C’est après le passage au kilomètre 18, barrière horaire des 3 heures, que le parcours m’a paru le plus difficile. D’abord parce que la fatigue commence à se faire ressentir, ensuite parce que le parcours y est beaucoup plus varié et glissant. Cette année il semble que des aménagements ont été faits, il nous a semblé que certains secteurs avaient été déviés. Je me souviens que certaines bordures de champs étaient l’an dernier extrêmement pénibles. Elles devaient être dans un tel état que les organisateurs les ont éludées. Afin de respecter les 25 kilomètres annoncés une boucle m’a paru être ajoutée à la sortie de la base de loisirs, étrange de prendre un chemin de quelques centaines de mètres pour ressortir quelque temps après au même endroit. Bravo quand même aux bénévoles d’avoir été aussi réactifs. Cela représente probablement un travail considérable.
Cela part d’un bon sentiment mais on trouve chez tous les guides disséminés au long du parcours ce travers de nous annoncer des distances qui s’avèrent dans la réalité beaucoup plus longues. Par exemple, vers les derniers 2 kilomètres un bénévole nous encourage : « Allez plus que 500 mètres ! » Qu’ils étaient longs ces 500 mètres.

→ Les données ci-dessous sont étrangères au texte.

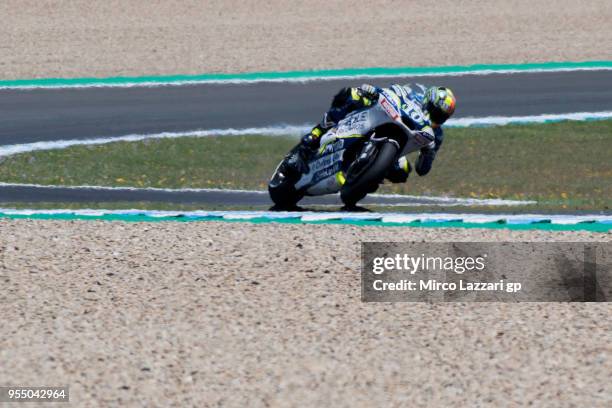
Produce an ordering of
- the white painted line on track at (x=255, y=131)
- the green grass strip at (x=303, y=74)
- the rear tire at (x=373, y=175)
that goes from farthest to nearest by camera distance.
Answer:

A la sortie d’une sente forestière nous tombons sur un chemin plus large qui monte suivant une longue côte sur près de 1 kilomètre. Elle est longue, elle use cette partie finale. En haut nous sommes dirigés sur la gauche vers la dernière descente avant Lévignac. C’est une étroite bordure de champ délimitée par deux fils, sur la gauche un champ cultivé où l’on ne doit par courir et sur la droite un magnifique chemin où l’on pourrait facilement et sans dommage évoluer mais que visiblement le propriétaire ne veut pas prêter. Entre les deux 1 mètre de boue, collante, profonde, où l’on déchausse facilement. On pénètre ensuite dans une dernière monotrace forestière qui débouche sur un large chemin. On peut à nouveau courir librement. Un lampadaire au loin, une route goudronnée, une dernière traversée de village un peu tortueuse et le sas d’arrivée. Enregistrement des puces. C’est la joie. Je suis heureux. Je l’ai fait et pas le dernier. Une bonne odeur de saucisse grillée et une bière bienvenue. Mais avant nous avons appris la leçon. On marche rapidement vers la voiture sans pause pour se changer immédiatement. Ensuite nous remontons jusqu’à la salle des fêtes pour le casse-croûte tardif.
Un beau trail nocturne où toutes les difficultés sont réunies pour un maximum de plaisir. L’organisation est toujours au mieux et le tee-shirt cette année est sublime. Mon classement ? 413ème sur 445 coureurs dans les temps. Mais est-ce important?